SOURCE MATERIAL START

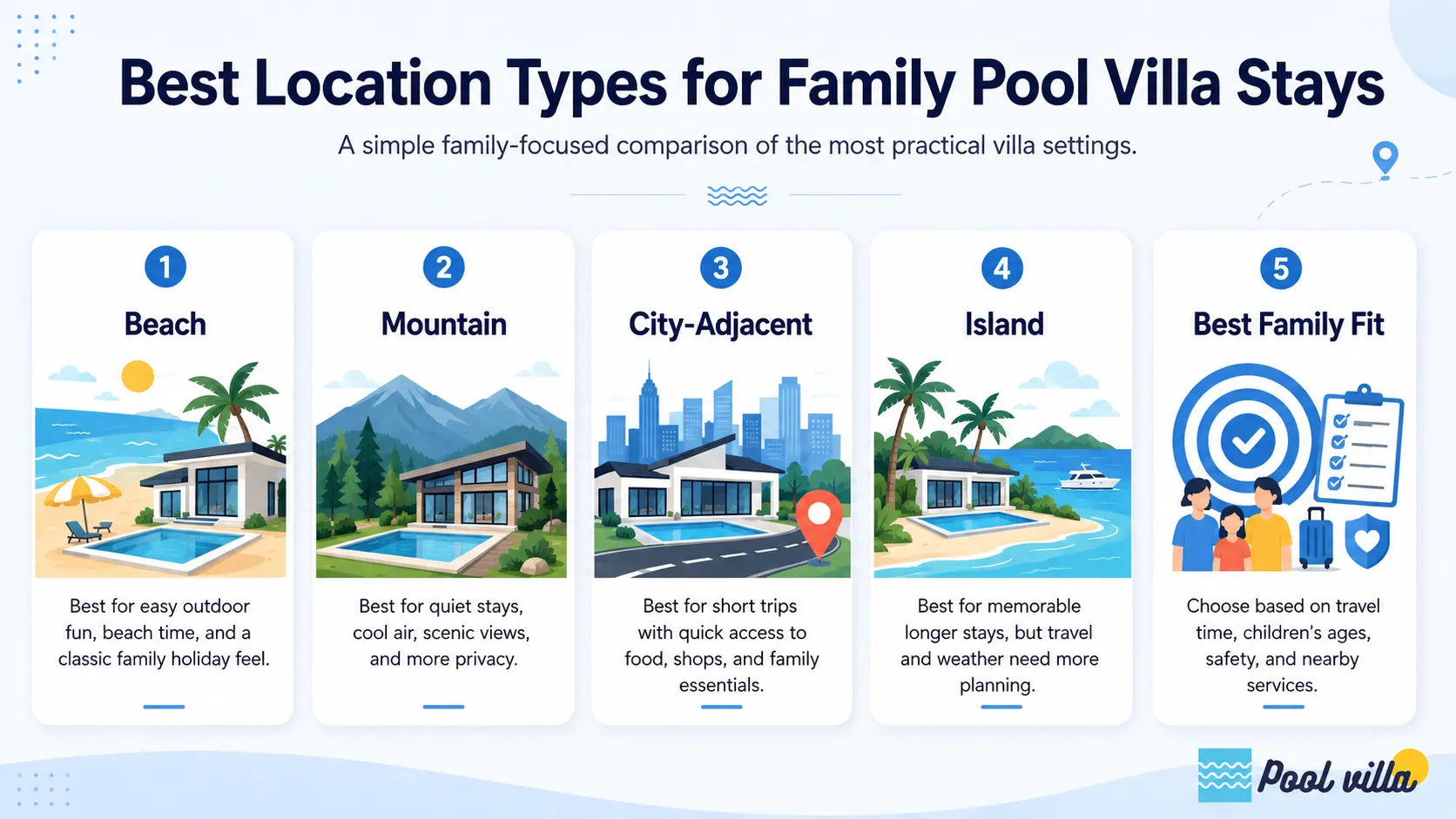 Best Location Types for Family Pool Villa Stays

A simple family-focused comparison of the most practical villa settings.

1

Beach

Best for easy outdoor fun, beach time, and a classic family holiday feel.

2

Mountain

Best for quiet stays, cool air, scenic views, and more privacy.

3

City-Adjacent

Best for short trips with quick access to food, shops, and family essentials.

4

Island

Best for memorable longer stays, but travel and weather need more planning.

5

Best Family Fit

Choose based on travel time, children's ages, safety, and nearby services.

Pool villa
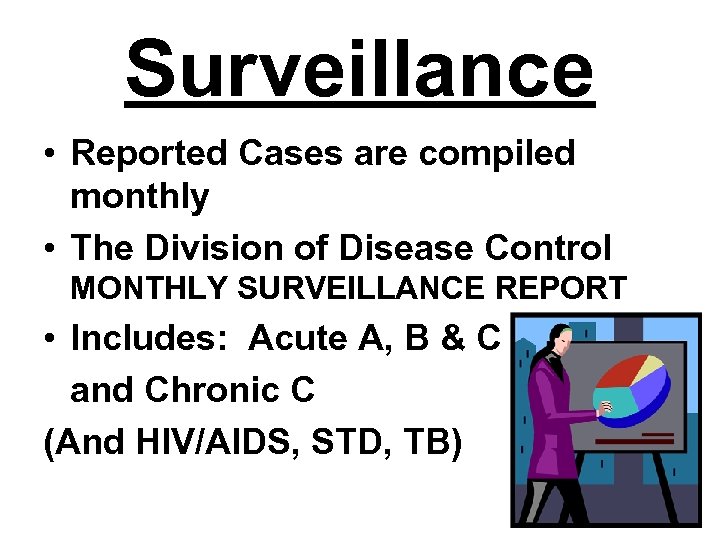 Surveillance

• Reported Cases are compiled monthly

• The Division of Disease Control MONTHLY SURVEILLANCE REPORT

• Includes: Acute A, B & C and Chronic C

(And HIV/AIDS, STD, TB)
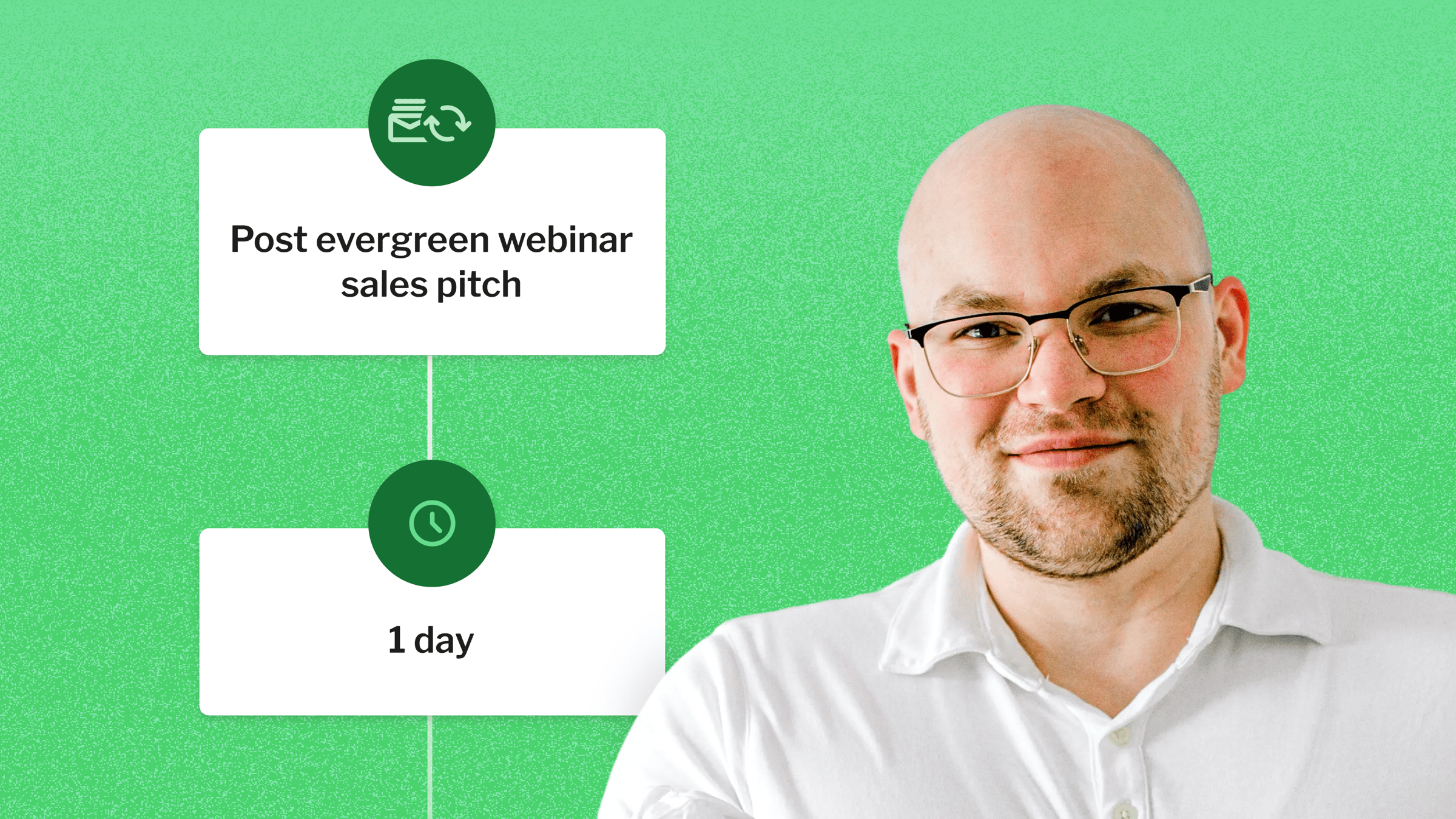 Post evergreen webinar sales pitch

1 day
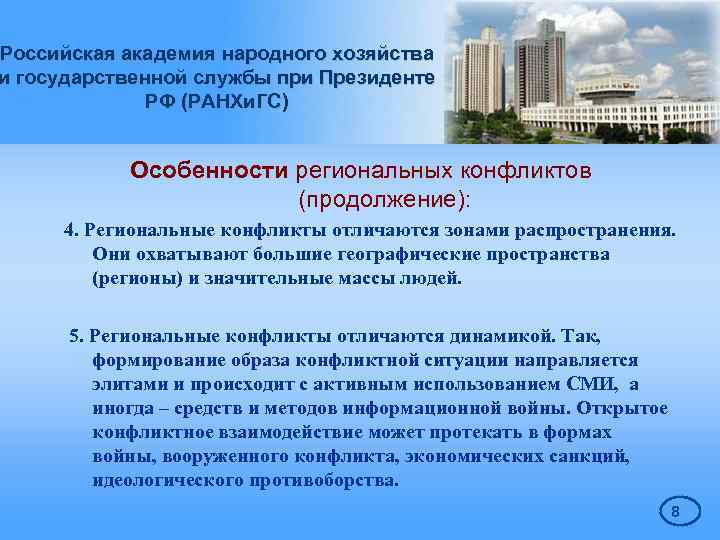 Российская академия народного хозяйства и государственной службы при Президенте РФ (РАНХиГС)

Особенности региональных конфликтов (продолжение):

4. Региональные конфликты отличаются зонами распространения. Они охватывают большие географические пространства (регионы) и значительные массы людей.

5. Региональные конфликты отличаются динамикой. Так, формирование образа конфликтной ситуации направляется элитами и происходит с активным использованием СМИ, а иногда – средств и методов информационной войны. Открытое конфликтное взаимодействие может протекать в формах войны, вооруженного конфликта, экономических санкций, идеологического противоборства.

8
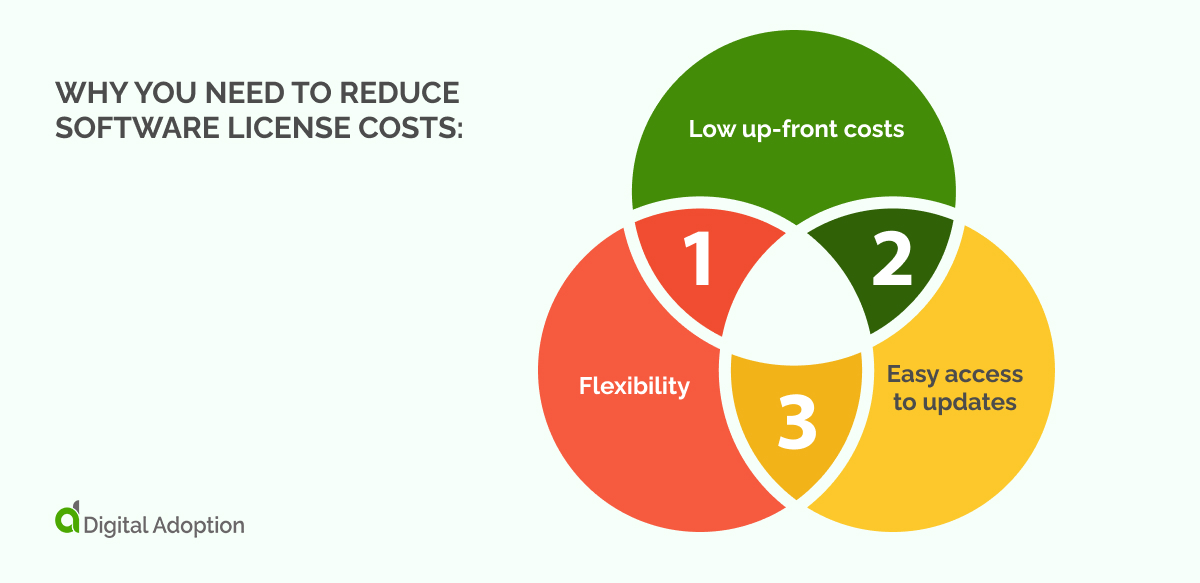 WHY YOU NEED TO REDUCE SOFTWARE LICENSE COSTS:

Low up-front costs

1

2

Flexibility

3

Easy access to updates

Digital Adoption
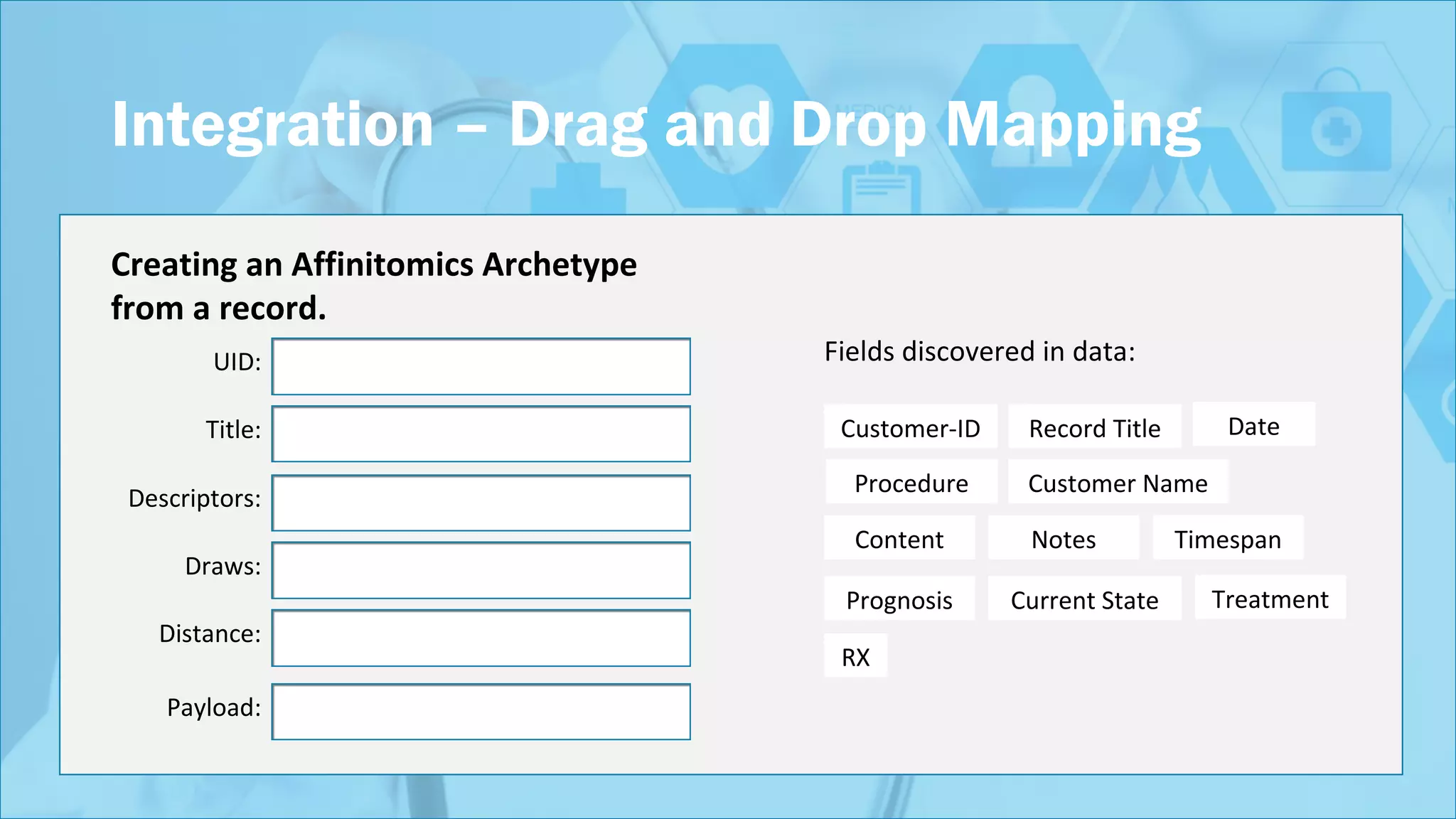 Integration – Drag and Drop Mapping

Creating an Affinitomics Archetype from a record.

UID:

Title:

Descriptors:

Draws:

Distance:

Payload:

Fields discovered in data:

Customer-ID Record Title Date
Procedure Customer Name
Content Notes Timespan
Prognosis Current State Treatment
RX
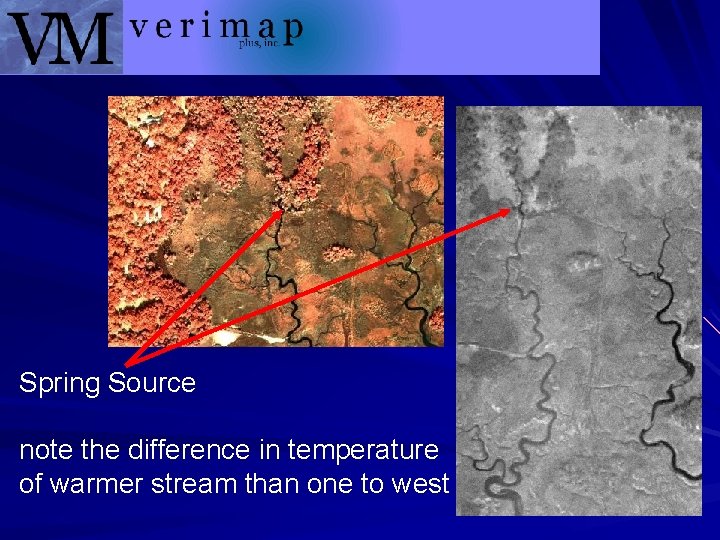 VM verimap plus, inc.

Spring Source

note the difference in temperature of warmer stream than one to west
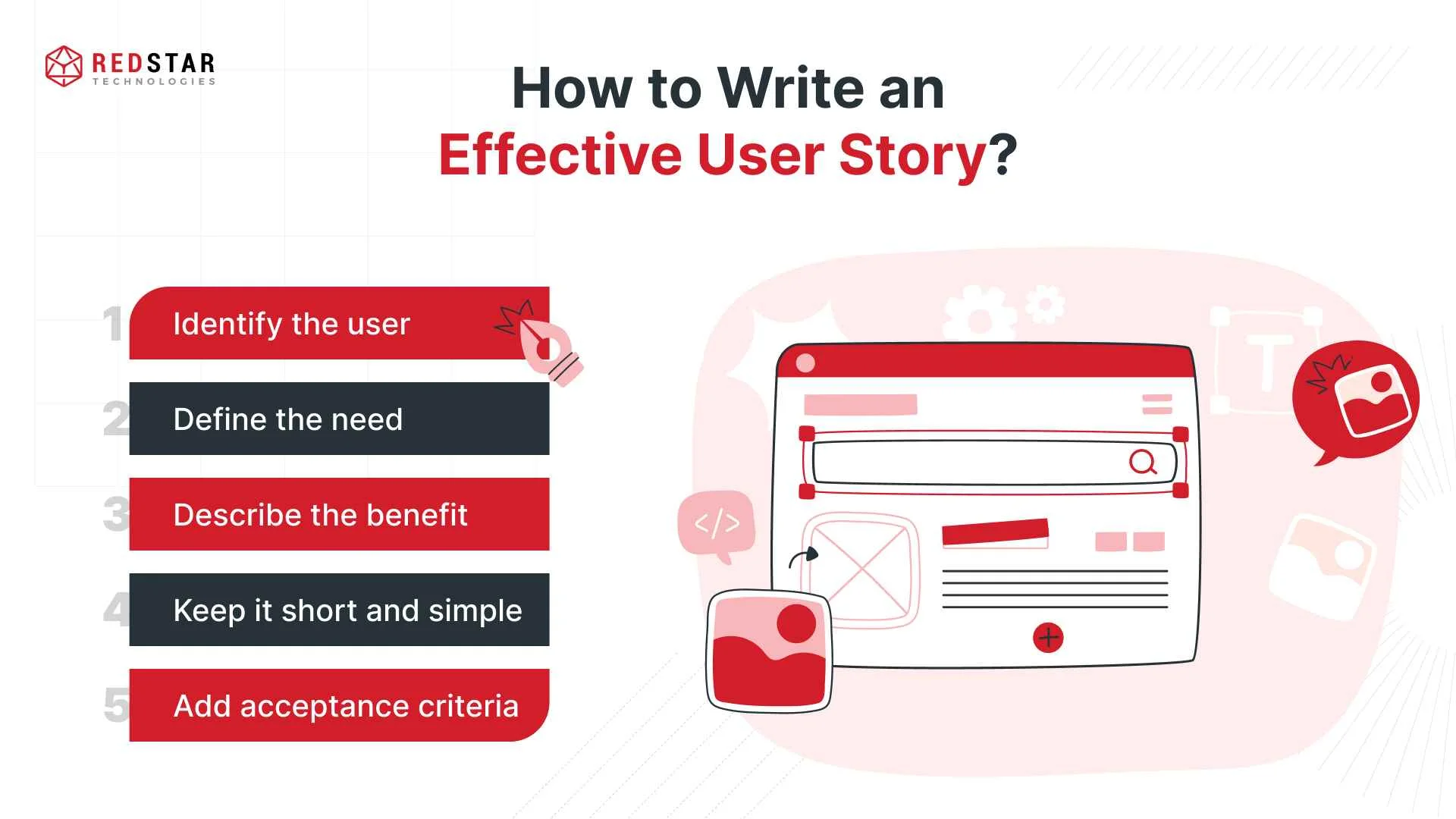 REDSTAR
TECHNOLOGIES

How to Write an
Effective User Story?

1 Identify the user

2 Define the need

3 Describe the benefit

4 Keep it short and simple

5 Add acceptance criteria

</>

T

SOURCE MATERIAL END

* **EXERCISE**
Please copy out the entries above exactly as they appear, but skip their images.

* **RESULT OF THE EXERCISE**
 Best Location Types for Family Pool Villa Stays

A simple family-focused comparison of the most practical villa settings.

1

Beach

Best for easy outdoor fun, beach time, and a classic family holiday feel.

2

Mountain

Best for quiet stays, cool air, scenic views, and more privacy.

3

City-Adjacent

Best for short trips with quick access to food, shops, and family essentials.

4

Island

Best for memorable longer stays, but travel and weather need more planning.

5

Best Family Fit

Choose based on travel time, children's ages, safety, and nearby services.

Pool villa
 Surveillance

• Reported Cases are compiled monthly

• The Division of Disease Control MONTHLY SURVEILLANCE REPORT

• Includes: Acute A, B & C and Chronic C

(And HIV/AIDS, STD, TB)
 Post evergreen webinar sales pitch

1 day
 Российская академия народного хозяйства и государственной службы при Президенте РФ (РАНХиГС)

Особенности региональных конфликтов (продолжение):

4. Региональные конфликты отличаются зонами распространения. Они охватывают большие географические пространства (регионы) и значительные массы людей.

5. Региональные конфликты отличаются динамикой. Так, формирование образа конфликтной ситуации направляется элитами и происходит с активным использованием СМИ, а иногда – средств и методов информационной войны. Открытое конфликтное взаимодействие может протекать в формах войны, вооруженного конфликта, экономических санкций, идеологического противоборства.

8
 WHY YOU NEED TO REDUCE SOFTWARE LICENSE COSTS:

Low up-front costs

1

2

Flexibility

3

Easy access to updates

Digital Adoption
 Integration – Drag and Drop Mapping

Creating an Affinitomics Archetype from a record.

UID:

Title:

Descriptors:

Draws:

Distance:

Payload:

Fields discovered in data:

Customer-ID Record Title Date
Procedure Customer Name
Content Notes Timespan
Prognosis Current State Treatment
RX
 VM verimap plus, inc.

Spring Source

note the difference in temperature of warmer stream than one to west
 REDSTAR
TECHNOLOGIES

How to Write an
Effective User Story?

1 Identify the user

2 Define the need

3 Describe the benefit

4 Keep it short and simple

5 Add acceptance criteria

</>

T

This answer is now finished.